‘Meet the Researcher’ is a series in which we spotlight different researchers in academia who use NVIDIA technologies to accelerate their work.
This month we spotlight Marco Aldinucci, Full Professor at the University of Torino, Italy, whose research focuses on parallel programming models, language, and tools.
Since March 2021, Marco Aldinucci has been the Director of the brand new “HPC Key Technologies and Tools” national lab at the Italian National Interuniversity Consortium for Informatics (CINI), which affiliates researchers interested in HPC and cloud from 35 Italian universities.
He is the recipient of the HPC Advisory Council University Award in 2011, the NVIDIA Research Award in 2013, and the IBM Faculty Award in 2015. He has participated in over 30 EU and national research projects on parallel computing, attracting over 6M€ of research funds to the University of Torino. He is also the founder of HPC4AI, the competence center on HPC-AI convergence that federates four labs in the two universities of Torino.

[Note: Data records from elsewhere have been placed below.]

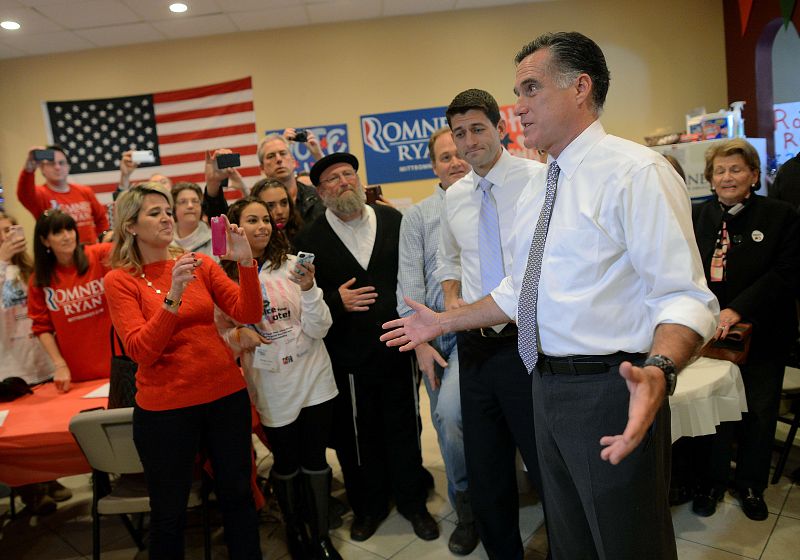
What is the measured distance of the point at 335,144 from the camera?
6.22 metres

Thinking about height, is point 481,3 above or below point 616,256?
above

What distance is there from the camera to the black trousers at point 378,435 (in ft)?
8.94

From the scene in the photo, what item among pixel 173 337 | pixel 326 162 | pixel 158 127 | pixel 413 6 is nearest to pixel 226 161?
pixel 326 162

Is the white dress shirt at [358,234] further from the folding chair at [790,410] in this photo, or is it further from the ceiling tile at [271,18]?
the ceiling tile at [271,18]

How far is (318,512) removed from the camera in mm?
2516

What are your research areas of focus?
I like to define myself as a pure computer scientist with a natural inclination for multi-disciplinarity. Parallel and High-Performance Computing is useful when applied to other scientific domains, such as chemistry, geology, physics, mathematics, medicine. It is, therefore, crucial for me to work with domain experts, and do so while maintaining my ability to delve into performance issues regardless of a particular application. To me, Artificial Intelligence is also a class of applications.
When did you know that you wanted to be a researcher and wanted to pursue this field?
I was a curious child and I would say that discovering new things is simply the condition that makes me feel most satisfied. I got my MSc and Ph.D. at the University of Pisa, Italy’s first Computer Science department, established in the late 1960s. The research group on Parallel Computing was strong. As a Ph.D. student, I have deeply appreciated their approach to distilling and abstracting computational paradigms independent of the specific domain and, therefore, somehow universal. That is mesmerizing.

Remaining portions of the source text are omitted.